◆ Exercise brief:
Set down the material below word for word, excluding the pictures.

Questions about pictured scenes
- - - - - - -

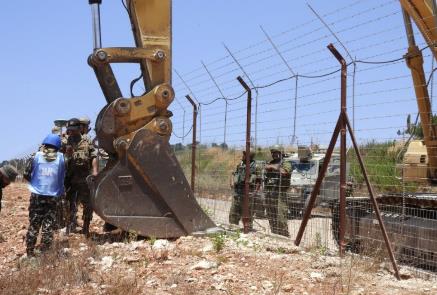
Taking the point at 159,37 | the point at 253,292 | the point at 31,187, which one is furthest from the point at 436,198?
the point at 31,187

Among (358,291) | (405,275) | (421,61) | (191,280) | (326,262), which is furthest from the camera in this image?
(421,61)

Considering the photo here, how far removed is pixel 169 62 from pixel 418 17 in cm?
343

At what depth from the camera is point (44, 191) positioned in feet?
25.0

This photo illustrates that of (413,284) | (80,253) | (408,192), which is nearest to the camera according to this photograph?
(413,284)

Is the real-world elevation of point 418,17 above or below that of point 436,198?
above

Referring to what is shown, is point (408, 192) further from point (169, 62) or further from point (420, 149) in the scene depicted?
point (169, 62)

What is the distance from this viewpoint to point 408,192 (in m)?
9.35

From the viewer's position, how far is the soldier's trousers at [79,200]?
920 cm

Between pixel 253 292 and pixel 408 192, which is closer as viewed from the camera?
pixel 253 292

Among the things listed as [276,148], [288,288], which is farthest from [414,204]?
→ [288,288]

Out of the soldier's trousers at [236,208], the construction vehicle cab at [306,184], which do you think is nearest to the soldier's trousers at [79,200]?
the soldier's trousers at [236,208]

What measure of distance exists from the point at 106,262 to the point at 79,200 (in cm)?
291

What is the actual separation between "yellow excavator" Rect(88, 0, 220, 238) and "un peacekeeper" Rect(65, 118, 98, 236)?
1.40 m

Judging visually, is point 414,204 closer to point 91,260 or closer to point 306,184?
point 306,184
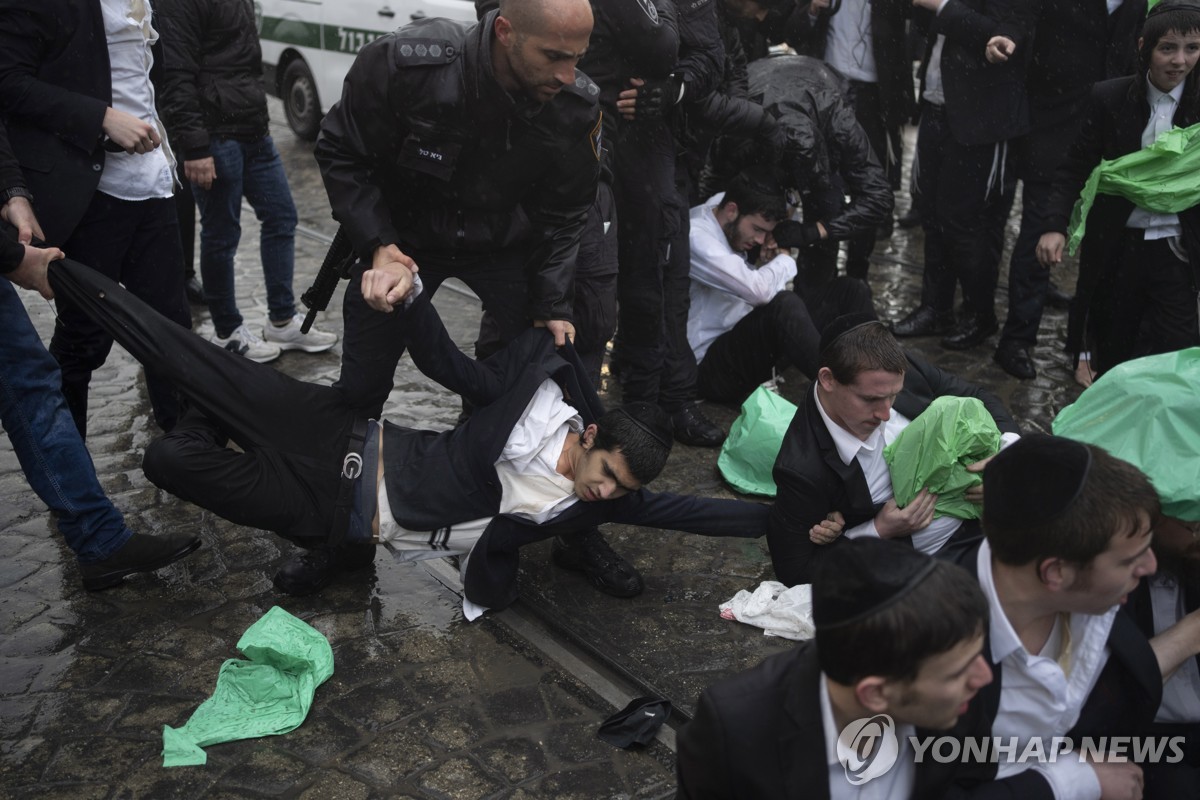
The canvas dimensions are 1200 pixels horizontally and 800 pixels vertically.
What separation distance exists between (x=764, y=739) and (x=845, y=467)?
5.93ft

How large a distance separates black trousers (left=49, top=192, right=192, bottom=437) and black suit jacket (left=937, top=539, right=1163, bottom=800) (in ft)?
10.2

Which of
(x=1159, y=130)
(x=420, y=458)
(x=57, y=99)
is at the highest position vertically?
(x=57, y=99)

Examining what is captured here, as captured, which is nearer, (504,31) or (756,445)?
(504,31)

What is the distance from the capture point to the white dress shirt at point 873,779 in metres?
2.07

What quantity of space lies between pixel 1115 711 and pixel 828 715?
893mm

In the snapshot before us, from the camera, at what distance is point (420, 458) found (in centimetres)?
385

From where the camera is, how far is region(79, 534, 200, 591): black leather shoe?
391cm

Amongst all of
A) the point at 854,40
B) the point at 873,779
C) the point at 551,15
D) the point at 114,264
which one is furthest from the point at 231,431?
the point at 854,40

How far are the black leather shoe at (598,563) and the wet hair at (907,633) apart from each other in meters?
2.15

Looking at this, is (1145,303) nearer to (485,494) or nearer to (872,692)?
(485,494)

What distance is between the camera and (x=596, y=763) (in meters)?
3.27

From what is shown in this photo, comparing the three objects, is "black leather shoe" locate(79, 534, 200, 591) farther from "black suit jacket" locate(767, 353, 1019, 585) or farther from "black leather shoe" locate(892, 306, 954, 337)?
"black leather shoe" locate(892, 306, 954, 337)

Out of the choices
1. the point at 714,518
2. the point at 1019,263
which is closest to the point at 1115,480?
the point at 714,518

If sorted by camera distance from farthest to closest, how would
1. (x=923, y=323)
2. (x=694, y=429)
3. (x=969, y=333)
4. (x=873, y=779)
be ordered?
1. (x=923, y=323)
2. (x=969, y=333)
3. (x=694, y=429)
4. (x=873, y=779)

- - - - - - -

◆ Answer:
Taking the point at 159,37 | the point at 253,292 | the point at 31,187, which one is furthest from the point at 436,198?
the point at 31,187

Among (358,291) | (405,275) | (421,61) | (191,280) | (326,262), which is furthest from the camera in this image?
(421,61)

Considering the photo here, how far removed is pixel 169 62 from pixel 418 17 in cm?
343

At what depth from the camera is point (44, 191) positioned in feet?
25.0

This photo illustrates that of (413,284) | (80,253) | (408,192), which is nearest to the camera according to this photograph?
(413,284)

Is the real-world elevation of point 418,17 above or below that of point 436,198?
above

Referring to what is shown, is point (408, 192) further from point (169, 62) or further from point (420, 149) in the scene depicted?
point (169, 62)

What is the distance from this viewpoint to point 408,192 (in m)?
9.35

From the viewer's position, how far is the soldier's trousers at [79,200]?
920 cm

Between pixel 253 292 and pixel 408 192, which is closer as viewed from the camera?
pixel 253 292

Among the things listed as [276,148], [288,288], which is farthest from [414,204]?
→ [288,288]

Out of the soldier's trousers at [236,208], the construction vehicle cab at [306,184], which do you think is nearest to the soldier's trousers at [79,200]?
the soldier's trousers at [236,208]

What measure of distance exists from the point at 106,262 to the point at 79,200 (in cm)?
291

What is the actual separation between "yellow excavator" Rect(88, 0, 220, 238) and "un peacekeeper" Rect(65, 118, 98, 236)?
1.40 m

Judging visually, is point 414,204 closer to point 91,260 or closer to point 306,184?
point 306,184
The canvas dimensions are 1200 pixels horizontally and 800 pixels vertically.
What separation distance exists between (x=764, y=739) and (x=845, y=467)?
5.93ft

How large a distance separates black trousers (left=49, top=192, right=192, bottom=437) and black suit jacket (left=937, top=539, right=1163, bottom=800) (in ft)?
10.2

Which of
(x=1159, y=130)
(x=420, y=458)
(x=57, y=99)
is at the highest position vertically?
(x=57, y=99)

Examining what is captured here, as captured, which is nearer, (504,31) or (756,445)?
(504,31)

What is the distance from the capture point to the white dress shirt at point 873,779 in metres?
2.07

What quantity of space lies between pixel 1115 711 and pixel 828 715?
893mm

In the snapshot before us, from the camera, at what distance is point (420, 458) found (in centimetres)?
385

From where the camera is, how far is region(79, 534, 200, 591): black leather shoe?
391cm

Amongst all of
A) the point at 854,40
B) the point at 873,779
C) the point at 551,15
D) the point at 114,264
which one is furthest from the point at 231,431?
the point at 854,40

How far are the black leather shoe at (598,563) and the wet hair at (907,633) apart from each other in meters?
2.15

Looking at this, is (1145,303) nearer to (485,494) or nearer to (872,692)?
(485,494)

What distance is between the camera and (x=596, y=763) (in meters)?
3.27

From what is shown in this photo, comparing the three objects, is "black leather shoe" locate(79, 534, 200, 591) farther from "black suit jacket" locate(767, 353, 1019, 585) or farther from "black leather shoe" locate(892, 306, 954, 337)?
"black leather shoe" locate(892, 306, 954, 337)

Out of the choices
1. the point at 714,518
2. the point at 1019,263
which is closest to the point at 1115,480?
the point at 714,518

If sorted by camera distance from farthest to closest, how would
1. (x=923, y=323)
2. (x=694, y=429)
3. (x=969, y=333)
4. (x=873, y=779)
be ordered?
1. (x=923, y=323)
2. (x=969, y=333)
3. (x=694, y=429)
4. (x=873, y=779)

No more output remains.